• [Document passage]

★ ★ ★

Our daughter isn't really old enough yet (she just turned 3) to understand about kids believing in him or not, about telling other kids, and so on. But pretty soon we'll be teaching her that some parents want their kids to believe in Santa, even though we don't really understand why, and it isn't her place to tell them the truth. She is to just be polite and leave that for their parents to tell.


----------



## LawrenceU

Christmas is a bid deal in our family. After all I am half Christmas. (My mother's name is Mary Christmas, seriously.) Having said that, we do not do Santa Claus. I was never taught to believe he was real. He was just a joke to us. (By the way, I still get teased by my in laws about the way we pronounce it: Sanny Claws is close.) We were taught, and we have taught our daughter, about St. Nicholas and how the legends grew around his life. We do decorate the house. We are doing it right now as a matter of fact. We do hang stocking from the mantle. We do decorate a tree with nice things. We enjoy the time and focus upon God's grace, the blessing of family, and use it as a time to reach out to others in a special manner. (Folks tend to be more receptive at this time of year.)


----------



## Tripel

Christmas is a big deal in our household too, but we don't "do" Santa. There are some Santa Claus ornaments on the tree and figurines about the house, but he's not as prominent in our Christmas decorating as baby Jesus. 




....ok, that was a joke. We DO actually have Santas around the house, but only in acknowledging a fun, somewhat-fictional character. All the presents under our tree and in our stockings are from family.


----------



## kvanlaan

> Thanks for the tips - Kevin, any links about Sinterklass? Also if anyone has found especially good St. Nicholas books I would appreciate a recommendation.



I have a few pages of an older (non-PC) book called "Tales Told in Holland" that I can scan and email you - its the one we read. Just PM me.


----------



## Rich Koster

Poimen said:


> Dealing with Santa is easy: cancel Christmas - in the church and in the home. At that point there will be no room for syncretism from this issue because Santa Claus will cease to exist.

★ ★ ★

• [Exercise tasks]
1: Retype the Santa Claus thread from "## LawrenceU" up to and including "time of year.)".
2: Continue the Santa Claus thread from the point where it stops.
The records are separate material from the Santa Claus thread.

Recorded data
★ ★ ★

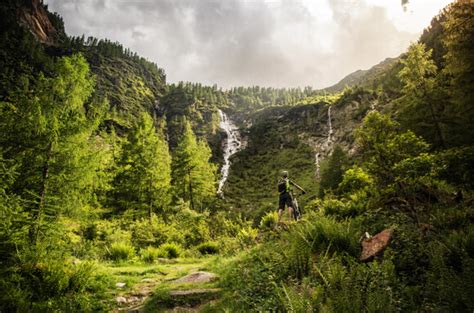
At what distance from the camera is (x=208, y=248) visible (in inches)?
527

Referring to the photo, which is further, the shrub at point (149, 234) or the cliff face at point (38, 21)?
the cliff face at point (38, 21)

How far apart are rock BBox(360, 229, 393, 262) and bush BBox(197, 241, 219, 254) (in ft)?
31.2

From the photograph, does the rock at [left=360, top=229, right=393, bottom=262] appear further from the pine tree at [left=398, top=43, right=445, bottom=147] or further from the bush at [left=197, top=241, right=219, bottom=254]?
the pine tree at [left=398, top=43, right=445, bottom=147]

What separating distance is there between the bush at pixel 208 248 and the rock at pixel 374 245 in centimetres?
950

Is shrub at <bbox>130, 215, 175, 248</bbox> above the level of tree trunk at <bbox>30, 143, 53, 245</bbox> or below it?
→ below

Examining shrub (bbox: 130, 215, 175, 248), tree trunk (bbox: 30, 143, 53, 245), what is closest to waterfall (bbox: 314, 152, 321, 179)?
shrub (bbox: 130, 215, 175, 248)

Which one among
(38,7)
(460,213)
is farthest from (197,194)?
(38,7)

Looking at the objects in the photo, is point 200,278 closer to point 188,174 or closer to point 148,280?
point 148,280

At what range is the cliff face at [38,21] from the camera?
95.4 meters

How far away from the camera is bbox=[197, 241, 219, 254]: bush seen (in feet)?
43.5

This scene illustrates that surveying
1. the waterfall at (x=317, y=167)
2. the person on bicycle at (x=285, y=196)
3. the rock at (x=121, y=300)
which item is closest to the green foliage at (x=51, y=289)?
the rock at (x=121, y=300)

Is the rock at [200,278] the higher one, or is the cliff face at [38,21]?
the cliff face at [38,21]

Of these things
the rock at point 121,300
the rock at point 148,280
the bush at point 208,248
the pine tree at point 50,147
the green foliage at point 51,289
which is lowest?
the bush at point 208,248

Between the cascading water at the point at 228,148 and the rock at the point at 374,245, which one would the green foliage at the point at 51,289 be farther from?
the cascading water at the point at 228,148
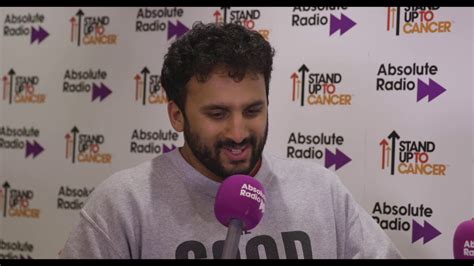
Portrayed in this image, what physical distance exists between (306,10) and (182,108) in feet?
2.64

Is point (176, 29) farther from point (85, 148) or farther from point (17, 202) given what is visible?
point (17, 202)

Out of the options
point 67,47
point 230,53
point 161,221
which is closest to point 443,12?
point 230,53

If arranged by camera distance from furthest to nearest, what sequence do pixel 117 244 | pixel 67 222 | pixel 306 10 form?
pixel 67 222 → pixel 306 10 → pixel 117 244

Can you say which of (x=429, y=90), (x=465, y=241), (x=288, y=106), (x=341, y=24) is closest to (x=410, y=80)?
(x=429, y=90)

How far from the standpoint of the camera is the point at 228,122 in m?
1.36

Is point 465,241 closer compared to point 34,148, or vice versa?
point 465,241

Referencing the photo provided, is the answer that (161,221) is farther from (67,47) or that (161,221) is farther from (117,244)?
(67,47)

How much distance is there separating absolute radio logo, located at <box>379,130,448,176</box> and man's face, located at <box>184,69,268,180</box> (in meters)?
0.68

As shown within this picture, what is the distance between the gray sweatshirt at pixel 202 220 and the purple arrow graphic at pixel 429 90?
1.86ft

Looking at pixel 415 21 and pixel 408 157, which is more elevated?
pixel 415 21

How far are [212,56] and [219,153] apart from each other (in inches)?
9.2

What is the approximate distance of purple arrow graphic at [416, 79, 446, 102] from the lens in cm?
185

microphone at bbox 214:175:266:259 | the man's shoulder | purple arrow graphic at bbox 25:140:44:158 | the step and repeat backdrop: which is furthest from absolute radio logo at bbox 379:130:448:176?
purple arrow graphic at bbox 25:140:44:158

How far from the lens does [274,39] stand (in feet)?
6.83
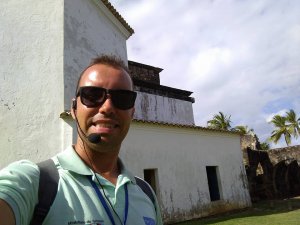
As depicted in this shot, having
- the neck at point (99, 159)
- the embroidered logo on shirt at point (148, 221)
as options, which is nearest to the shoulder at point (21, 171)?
the neck at point (99, 159)

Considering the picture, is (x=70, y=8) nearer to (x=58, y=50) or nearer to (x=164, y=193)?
(x=58, y=50)

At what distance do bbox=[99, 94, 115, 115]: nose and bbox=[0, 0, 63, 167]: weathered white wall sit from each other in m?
7.61

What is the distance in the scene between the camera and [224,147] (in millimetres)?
14523

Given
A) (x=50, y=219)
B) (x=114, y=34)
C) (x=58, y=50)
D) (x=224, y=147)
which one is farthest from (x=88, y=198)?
(x=224, y=147)

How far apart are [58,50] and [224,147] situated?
9103 millimetres

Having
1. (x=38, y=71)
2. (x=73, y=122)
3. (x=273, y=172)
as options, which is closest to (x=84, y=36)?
(x=38, y=71)

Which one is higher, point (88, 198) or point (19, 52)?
point (19, 52)

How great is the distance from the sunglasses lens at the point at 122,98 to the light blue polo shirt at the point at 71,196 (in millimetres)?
346

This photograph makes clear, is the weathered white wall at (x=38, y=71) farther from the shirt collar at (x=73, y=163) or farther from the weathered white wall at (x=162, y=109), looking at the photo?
the shirt collar at (x=73, y=163)

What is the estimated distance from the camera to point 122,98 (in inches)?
63.7

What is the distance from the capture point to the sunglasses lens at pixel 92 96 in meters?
1.55

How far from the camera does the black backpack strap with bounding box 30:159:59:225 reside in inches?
44.1

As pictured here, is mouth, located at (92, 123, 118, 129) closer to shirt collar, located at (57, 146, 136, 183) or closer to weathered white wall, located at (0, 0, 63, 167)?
shirt collar, located at (57, 146, 136, 183)

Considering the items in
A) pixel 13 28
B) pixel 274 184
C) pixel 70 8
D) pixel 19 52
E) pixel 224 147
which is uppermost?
pixel 70 8
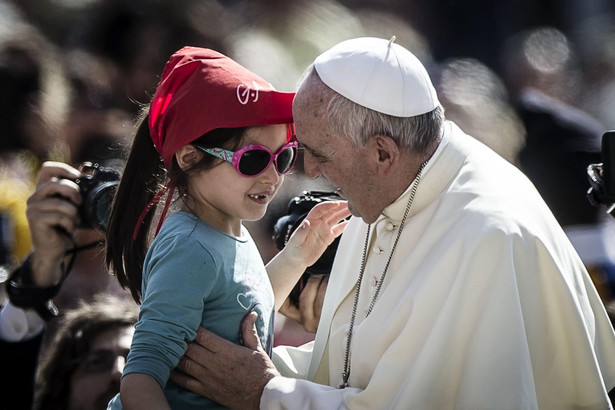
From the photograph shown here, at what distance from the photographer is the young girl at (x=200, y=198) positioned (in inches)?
107

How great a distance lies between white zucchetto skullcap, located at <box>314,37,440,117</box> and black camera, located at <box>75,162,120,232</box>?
1.02m

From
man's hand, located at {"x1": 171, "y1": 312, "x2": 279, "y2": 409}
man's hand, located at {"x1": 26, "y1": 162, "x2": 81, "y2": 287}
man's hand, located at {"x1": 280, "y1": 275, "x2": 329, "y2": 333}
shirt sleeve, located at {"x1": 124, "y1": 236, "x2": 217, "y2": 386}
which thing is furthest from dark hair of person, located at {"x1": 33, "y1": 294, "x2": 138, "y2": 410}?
shirt sleeve, located at {"x1": 124, "y1": 236, "x2": 217, "y2": 386}

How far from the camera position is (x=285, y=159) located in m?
3.03

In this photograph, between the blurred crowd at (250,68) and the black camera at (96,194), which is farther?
the blurred crowd at (250,68)

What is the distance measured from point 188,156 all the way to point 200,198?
0.47ft

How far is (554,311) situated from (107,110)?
3.50 metres

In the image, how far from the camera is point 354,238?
347cm

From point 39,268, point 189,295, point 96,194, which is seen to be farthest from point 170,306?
point 39,268

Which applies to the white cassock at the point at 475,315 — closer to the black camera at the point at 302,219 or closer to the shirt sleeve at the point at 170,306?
the shirt sleeve at the point at 170,306

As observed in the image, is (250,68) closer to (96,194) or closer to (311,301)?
(311,301)

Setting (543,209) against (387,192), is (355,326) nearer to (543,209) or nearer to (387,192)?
(387,192)

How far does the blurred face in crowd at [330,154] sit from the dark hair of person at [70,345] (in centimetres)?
147

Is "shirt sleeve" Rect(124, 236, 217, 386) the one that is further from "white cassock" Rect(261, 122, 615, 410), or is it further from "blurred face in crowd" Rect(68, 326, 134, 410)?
"blurred face in crowd" Rect(68, 326, 134, 410)

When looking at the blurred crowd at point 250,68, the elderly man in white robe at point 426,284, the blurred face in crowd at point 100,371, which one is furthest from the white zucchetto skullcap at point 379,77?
the blurred crowd at point 250,68
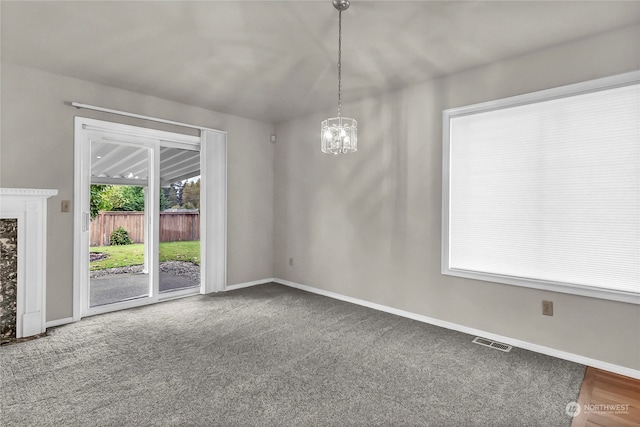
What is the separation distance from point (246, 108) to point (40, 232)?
9.26 ft

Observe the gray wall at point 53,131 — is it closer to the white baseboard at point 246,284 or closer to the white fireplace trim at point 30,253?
the white fireplace trim at point 30,253

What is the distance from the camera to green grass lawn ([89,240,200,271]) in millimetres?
4223

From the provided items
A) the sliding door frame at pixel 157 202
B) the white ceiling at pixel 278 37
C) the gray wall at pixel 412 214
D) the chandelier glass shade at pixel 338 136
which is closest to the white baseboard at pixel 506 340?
the gray wall at pixel 412 214

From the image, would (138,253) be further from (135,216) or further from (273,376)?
(273,376)

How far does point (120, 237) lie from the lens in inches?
168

★ ★ ★

• [Exercise answers]
1:
## LawrenceU

Christmas is a bid deal in our family. After all I am half Christmas. (My mother's name is Mary Christmas, seriously.) Having said that, we do not do Santa Claus. I was never taught to believe he was real. He was just a joke to us. (By the way, I still get teased by my in laws about the way we pronounce it: Sanny Claws is close.) We were taught, and we have taught our daughter, about St. Nicholas and how the legends grew around his life. We do decorate the house. We are doing it right now as a matter of fact. We do hang stocking from the mantle. We do decorate a tree with nice things. We enjoy the time and focus upon God's grace, the blessing of family, and use it as a time to reach out to others in a special manner. (Folks tend to be more receptive at this time of year.)

2:
I tried and was verbally flogged


----------



## Dao

While we debate on telling lies or truths about Santa, what about the lies that Jesus was ~never~ born on December 25th? Wasn't he born during warmer months like Spring?


----------



## LawrenceU

Dao said:


> While we debate on telling lies or truths about Santa, what about the lies that Jesus was ~never~ born on December 25th? Wasn't he born during warmer months like Spring?



Not necessarily. When the temple was still standing sheep were kept nearby so that sacrificial offerings would always be available. The area around Bethlehem has much better forage for the sheep and seems to have been one such area.


----------



## au5t1n

The justification I have heard for Dec. 25th is that the Jews and early Christians believed a prophet was martyred on the same day he was either born or conceived. They calculated Jesus' crucifixion as March 25th (which was reasonably close), and so they added 9 months to get his birthday - Dec. 25th.

I'm not buying it, but oh well.


----------



## TimV

And just because you can't watch sheep at night in a pasture in Hanover doesn't mean you can't in the Mideast ;-) The snow doesn't cover the fodder several feet deep in Palestine anymore than it does here in San Luis County CA. It's December, and the cows and sheep are still out there in the hills. I never did understand that objection as a kid. Until I went to Iowa one winter in my early twenties ;-)


----------



## Honor

LawrenceU said:


> Christmas is a bid deal in our family. After all I am half Christmas. (My mother's name is Mary Christmas, seriously.)



Dude that's what i wanted to name Chloe... but Bobby said no... oh well Chloe Noel is great anyways


----------



## newcreature

sans nom said:


> Romans922 said:
> 
> 
> 
> Be as honest as possible and don't lie to your child.
> 
> 
> 
> 
> Start early, and be honest. Our three year old knows that he is not real, and that she won't be getting any presents from him. What is the point in denying the inevitable?
Click to expand...


Maybe this is paramount. I did not start early. I can not turn back the hands of time. And putting presents under the tree "from Santa" started about 10 years ago when my daughter asked my if she had been a bad girl because Santa has never left her a gift. So it was then that we started leaving out the cookies and milk for Santa, and in exchange "he" leaves presents. 

I have grown a lot since then as a Christian. Perhaps now would be a good time to change. Sasha no longer believes in Santa, Owen can be re-conditioned, and Jack doesn't even seem to care.

-----Added 12/11/2009 at 11:20:08 EST-----



py3ak said:


> newcreature said:
> 
> 
> 
> With my children, it has been more of a challenge. They believe Santa is real no matter what I tell them. And yes, sometimes there are gifts under the tree from Santa. Maybe that's wrong?
> 
> 
> 
> 
> I can see where it might be hard to believe that someone who is giving you presents doesn't exist.
Click to expand...


Thank you for your insight. Yes, I must now admit that I have given the children mixed messages.


----------



## DMcFadden

No Santa Paws? No Santa Paws? Who said that there was no Santa Paws?


----------



## py3ak

Joshua said:


> _Britney Spears_ and _Presbyterians_ are composed of the same letters.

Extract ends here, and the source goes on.